Since 1843, the Addison County Fair had served as the herald of autumn. Originally held in October, the height of harvest time, the Fair was a showcase for excellence in agriculture and animal husbandry, as well as domestic arts including cooking, baking floral arranging and needlework. It soon became the most popular community-wide leisure event in the region. Sporting and entertainment events, such as horse races, music and ended with a dance.

As individuals and in groups, Vermonters took to the mountains, lakes and rivers. As the century drew to a close, hiking, hunting and fishing parties included women as well as men. Vermont autumns gave cyclists their last and, perhaps, best period of activity. They took full advantage of the cool bracing air until the first snows. With the first snows - sometimes as early as October -- skating clubs, which organized late in the century, became active. At the peak of its fad in the 1880s, roller-skating was a favorite indoor recreation.

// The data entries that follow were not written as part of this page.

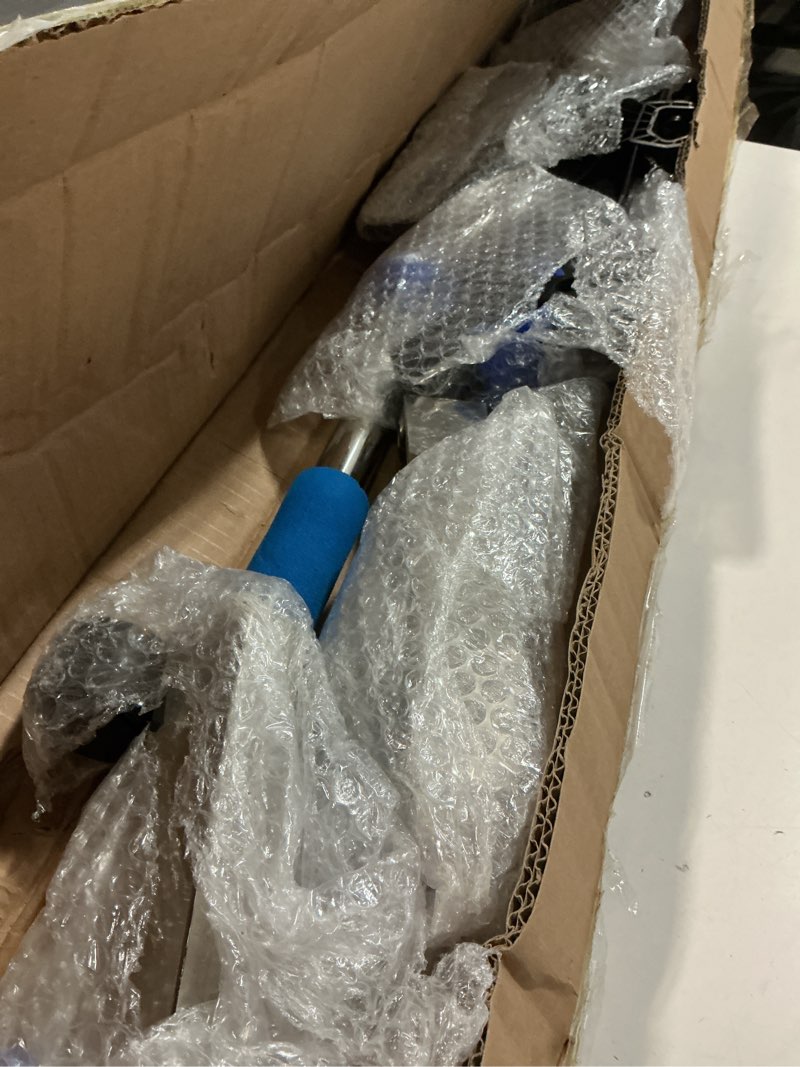 Condition photo showing As Is for Nuanchu IV Pole with Wheels and Tray Adjustable Portable Medical IV Poles Stainless Steel for Hospital Clinic Home Pediatric Nursing Infusion Practice and Therapy(2 Hooks)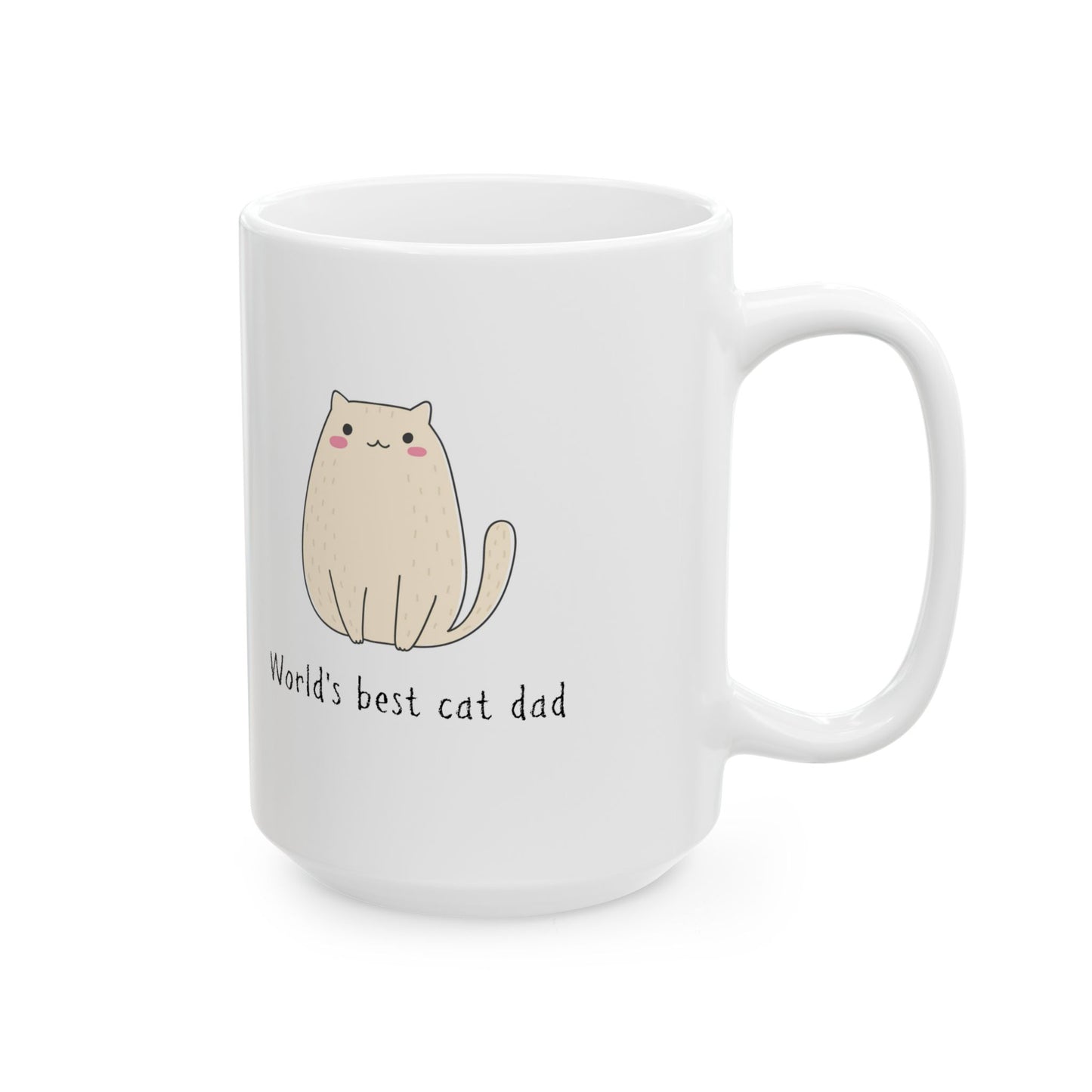 Cat Dad Coffee Mug (11oz & 15oz) - World's Best Cat Dad Design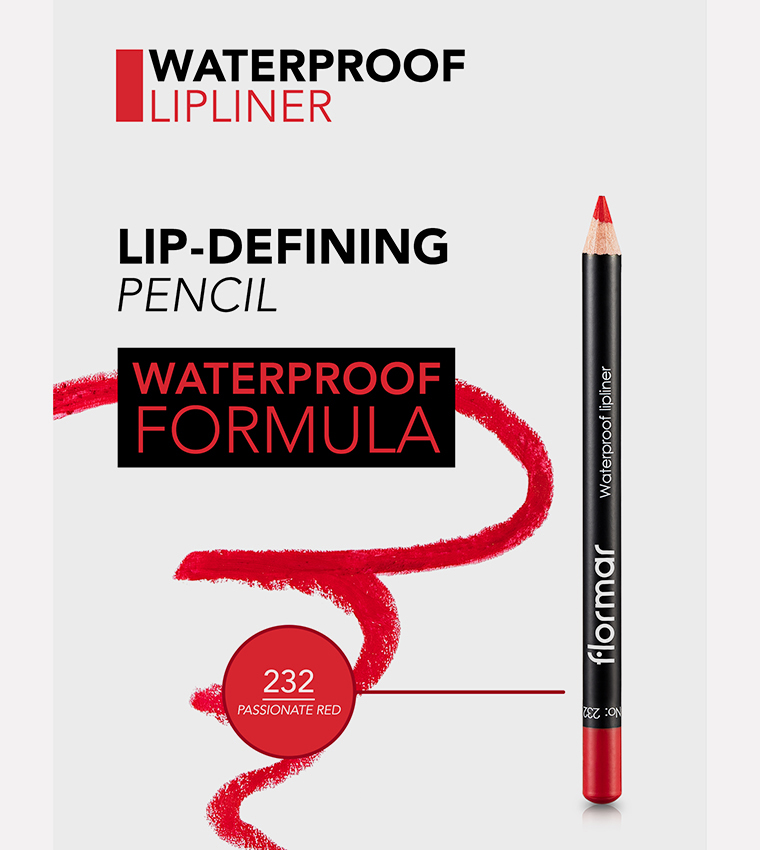Waterproof Lipliner Pencil - 232 Passnt Red, 4.5g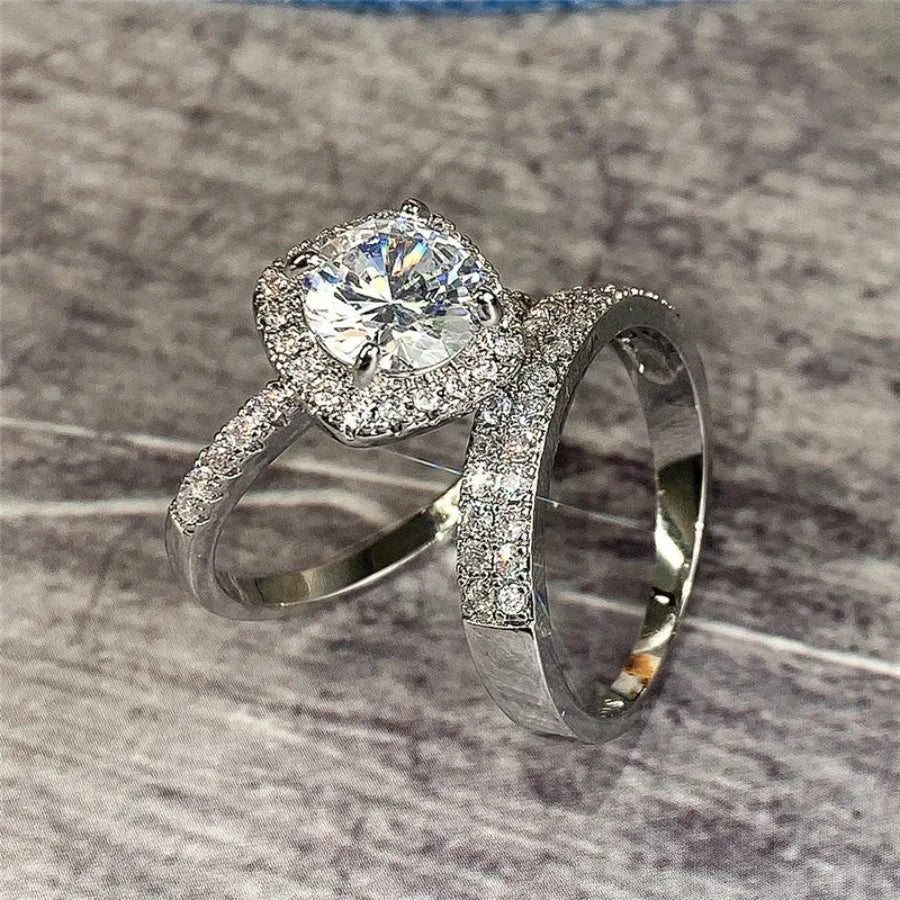 micro-inlaid-diamond-ring-set - Viexta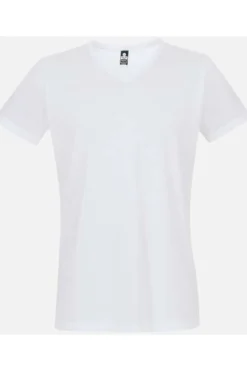 TRIGEMA Slim Fit T-Shirt V-Ausschnitt Weiss,Einfarbig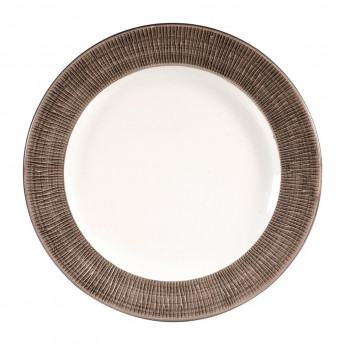 Churchill Bamboo Footed Plates Dusk 276mm (Pack of 12) - Click to Enlarge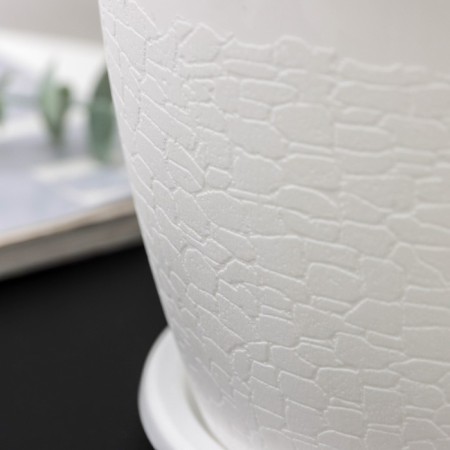 Pot with the Podon "Rosalia" 3.2 l, the color is white-3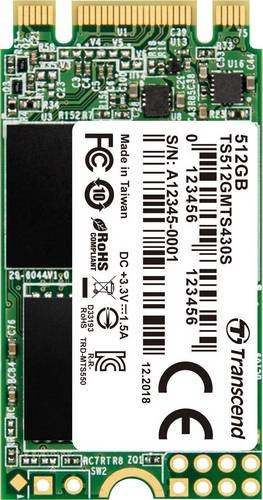 Transcend 430S SSD Interne M.2 SATA 512 GB Schwarz TS512GMTS430S - Bild 1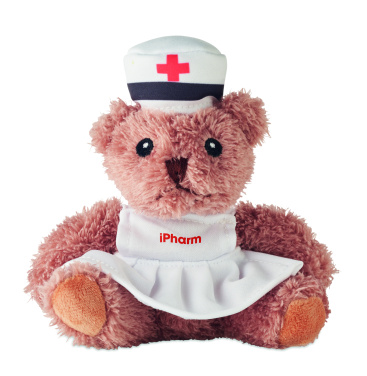 Лого трейд pекламные подарки фото: Teddy bear plush nurse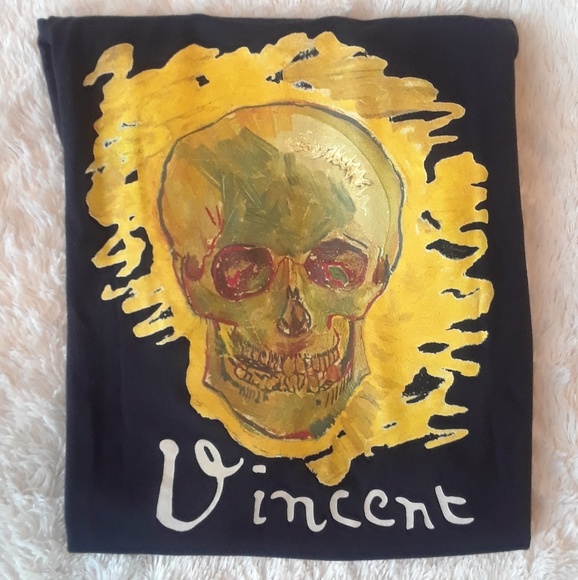 Vans x Vincent Van Gogh Skull Shirt - Picture 6 of 8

Although less spontaneous than the events from which they descended, variations on harvest time traditions dating back to the eighteenth century -- harvest suppers, "corn husks" and apple bees - continued throughout the century. "With the advent of longer evenings, comes social activity," commented the Middlebury Register in October 1893. Indoor activities, sponsored by church groups, schools, lodges, fraternities, fire companies, hotels, sponsored parties, sociables, oyster suppers, entertainments and dances for any occasion, including the Thanksgiving Ball, a highlight of the season since the early years of the century.

In the nineteenth century, autumn was not a season for team sports. Although it had been in existence for several decades, football - the ultimate American fall sport -- was far from the wild popularity it achieved in the twentieth century. Middlebury College, for example, didn't organize its first football team until 1894.

The Middlebury College school year resumed in autumn and, with it, the return of the cycle of social and cultural events that had involved local residents since 1800.